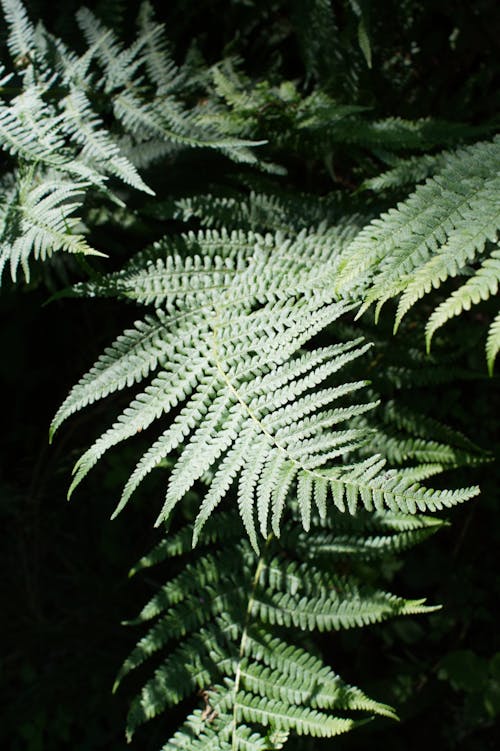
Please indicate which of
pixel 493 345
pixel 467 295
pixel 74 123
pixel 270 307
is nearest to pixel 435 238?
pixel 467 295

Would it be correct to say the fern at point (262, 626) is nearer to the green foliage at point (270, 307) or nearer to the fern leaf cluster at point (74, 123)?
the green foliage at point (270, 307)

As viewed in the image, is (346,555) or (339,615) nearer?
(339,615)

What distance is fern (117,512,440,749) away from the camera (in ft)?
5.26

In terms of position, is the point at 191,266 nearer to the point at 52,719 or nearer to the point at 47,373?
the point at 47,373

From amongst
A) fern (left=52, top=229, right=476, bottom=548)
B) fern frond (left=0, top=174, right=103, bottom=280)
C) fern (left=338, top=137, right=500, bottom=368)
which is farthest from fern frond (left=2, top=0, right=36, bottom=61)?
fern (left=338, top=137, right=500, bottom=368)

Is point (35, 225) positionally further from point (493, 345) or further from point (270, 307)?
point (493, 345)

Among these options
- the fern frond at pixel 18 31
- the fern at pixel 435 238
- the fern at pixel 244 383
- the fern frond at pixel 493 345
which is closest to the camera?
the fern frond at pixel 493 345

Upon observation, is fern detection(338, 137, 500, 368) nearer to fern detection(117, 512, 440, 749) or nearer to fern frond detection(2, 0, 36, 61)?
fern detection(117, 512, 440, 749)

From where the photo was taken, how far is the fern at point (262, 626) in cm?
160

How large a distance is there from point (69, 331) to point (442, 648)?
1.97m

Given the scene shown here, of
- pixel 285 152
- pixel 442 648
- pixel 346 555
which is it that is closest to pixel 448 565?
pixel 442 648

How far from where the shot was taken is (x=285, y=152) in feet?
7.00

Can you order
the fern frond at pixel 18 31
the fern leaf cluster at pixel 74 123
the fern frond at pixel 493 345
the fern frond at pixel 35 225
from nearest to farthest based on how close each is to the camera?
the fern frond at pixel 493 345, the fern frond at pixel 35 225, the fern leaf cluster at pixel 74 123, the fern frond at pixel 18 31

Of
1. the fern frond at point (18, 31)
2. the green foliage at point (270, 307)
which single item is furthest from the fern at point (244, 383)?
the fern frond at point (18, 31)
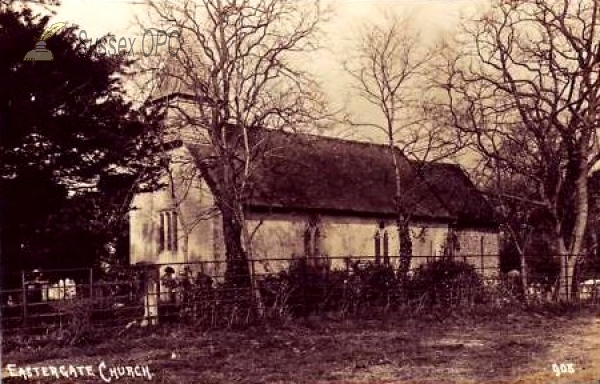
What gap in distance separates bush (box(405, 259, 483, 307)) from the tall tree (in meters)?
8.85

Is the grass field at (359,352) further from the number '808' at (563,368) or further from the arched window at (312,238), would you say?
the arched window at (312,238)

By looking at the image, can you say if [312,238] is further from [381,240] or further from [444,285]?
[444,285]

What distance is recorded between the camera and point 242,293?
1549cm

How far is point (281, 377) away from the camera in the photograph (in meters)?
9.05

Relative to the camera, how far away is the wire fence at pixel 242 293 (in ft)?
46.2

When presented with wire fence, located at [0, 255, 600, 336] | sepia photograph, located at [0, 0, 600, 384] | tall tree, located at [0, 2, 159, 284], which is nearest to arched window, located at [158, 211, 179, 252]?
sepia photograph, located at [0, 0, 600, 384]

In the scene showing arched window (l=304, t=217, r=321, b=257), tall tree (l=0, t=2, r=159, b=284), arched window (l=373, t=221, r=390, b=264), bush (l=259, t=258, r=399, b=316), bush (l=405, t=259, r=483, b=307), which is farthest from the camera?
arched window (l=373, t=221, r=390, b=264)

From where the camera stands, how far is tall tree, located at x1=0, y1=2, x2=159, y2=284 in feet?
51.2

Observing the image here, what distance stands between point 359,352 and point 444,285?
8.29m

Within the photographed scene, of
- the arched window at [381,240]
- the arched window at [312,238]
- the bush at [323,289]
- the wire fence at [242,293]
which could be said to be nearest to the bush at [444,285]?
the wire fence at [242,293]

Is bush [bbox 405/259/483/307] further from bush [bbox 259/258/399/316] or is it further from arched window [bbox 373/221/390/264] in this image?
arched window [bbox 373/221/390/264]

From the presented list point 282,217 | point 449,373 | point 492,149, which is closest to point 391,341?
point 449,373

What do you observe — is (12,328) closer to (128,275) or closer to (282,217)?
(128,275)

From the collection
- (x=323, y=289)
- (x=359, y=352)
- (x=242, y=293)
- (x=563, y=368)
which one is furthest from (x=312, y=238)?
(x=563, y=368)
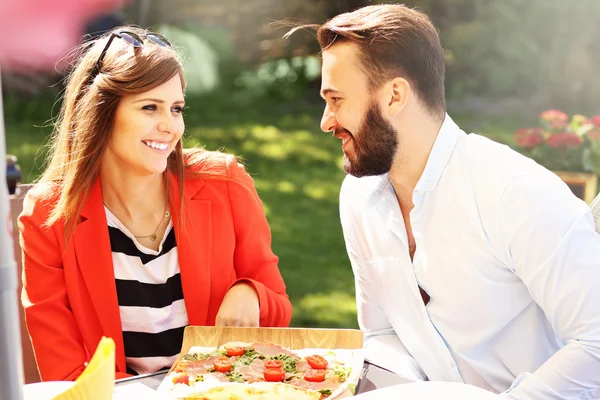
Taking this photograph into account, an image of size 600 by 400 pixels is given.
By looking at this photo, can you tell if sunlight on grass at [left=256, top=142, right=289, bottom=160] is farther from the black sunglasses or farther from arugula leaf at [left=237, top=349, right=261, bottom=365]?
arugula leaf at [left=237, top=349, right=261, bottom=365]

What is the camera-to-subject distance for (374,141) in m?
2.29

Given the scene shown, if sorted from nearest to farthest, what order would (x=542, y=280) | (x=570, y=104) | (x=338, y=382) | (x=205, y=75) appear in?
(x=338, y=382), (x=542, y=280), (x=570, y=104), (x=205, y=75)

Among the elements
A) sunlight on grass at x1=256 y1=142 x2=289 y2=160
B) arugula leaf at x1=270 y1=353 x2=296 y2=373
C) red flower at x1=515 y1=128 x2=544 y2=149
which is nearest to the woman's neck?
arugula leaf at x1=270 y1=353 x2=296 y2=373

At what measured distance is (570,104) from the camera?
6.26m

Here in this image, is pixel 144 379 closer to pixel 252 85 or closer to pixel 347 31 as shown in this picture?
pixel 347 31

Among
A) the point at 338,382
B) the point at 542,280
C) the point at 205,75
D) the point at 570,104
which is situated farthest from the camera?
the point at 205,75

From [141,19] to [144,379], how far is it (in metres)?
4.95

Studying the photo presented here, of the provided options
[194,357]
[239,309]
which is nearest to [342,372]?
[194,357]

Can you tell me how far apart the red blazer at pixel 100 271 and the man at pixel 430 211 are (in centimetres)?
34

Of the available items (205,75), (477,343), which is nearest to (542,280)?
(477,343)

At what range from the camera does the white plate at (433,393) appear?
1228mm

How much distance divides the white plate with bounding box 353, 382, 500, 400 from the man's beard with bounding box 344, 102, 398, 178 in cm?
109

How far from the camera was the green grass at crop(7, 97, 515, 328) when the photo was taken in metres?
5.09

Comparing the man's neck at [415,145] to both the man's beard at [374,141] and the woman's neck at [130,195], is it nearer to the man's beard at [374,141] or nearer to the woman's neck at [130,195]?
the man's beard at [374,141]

-*-

> Stated task
Take the line with "What is the" and all lines after it through the end of the records, and write them out exactly; include nothing else.

> Solution to this problem
What is the camera-to-subject distance for (374,141) in m?
2.29

Given the scene shown, if sorted from nearest to farthest, what order would (x=542, y=280) | (x=570, y=104) | (x=338, y=382) | (x=205, y=75) appear in?
(x=338, y=382), (x=542, y=280), (x=570, y=104), (x=205, y=75)

Among the elements
A) sunlight on grass at x1=256 y1=142 x2=289 y2=160
B) arugula leaf at x1=270 y1=353 x2=296 y2=373
C) red flower at x1=515 y1=128 x2=544 y2=149
which is nearest to the woman's neck?
arugula leaf at x1=270 y1=353 x2=296 y2=373

At what measured distance is (570,104) from the camera?
6.26m

Here in this image, is pixel 144 379 closer to pixel 252 85 or closer to pixel 347 31 as shown in this picture?
pixel 347 31

Among
A) the point at 338,382
B) the point at 542,280
C) the point at 205,75
D) the point at 570,104
which is situated farthest from the camera?
the point at 205,75

From [141,19] to [144,379], how far is it (in metres)?
4.95

Studying the photo presented here, of the provided options
[194,357]
[239,309]
which is nearest to [342,372]?
[194,357]

Can you tell me how far apart the red blazer at pixel 100 271 and the man at pixel 430 211 are (in centimetres)?
34

Of the available items (205,75), (477,343), which is nearest to (542,280)?
(477,343)

At what range from the camera does the white plate at (433,393) appear?
1228mm

How much distance divides the white plate with bounding box 353, 382, 500, 400 from the man's beard with bounding box 344, 102, 398, 178 in cm?
109

How far from the camera was the green grass at crop(7, 97, 515, 328) when the photo was taken in metres?
5.09

Comparing the man's neck at [415,145] to both the man's beard at [374,141] and the woman's neck at [130,195], is it nearer to the man's beard at [374,141] or nearer to the woman's neck at [130,195]?
the man's beard at [374,141]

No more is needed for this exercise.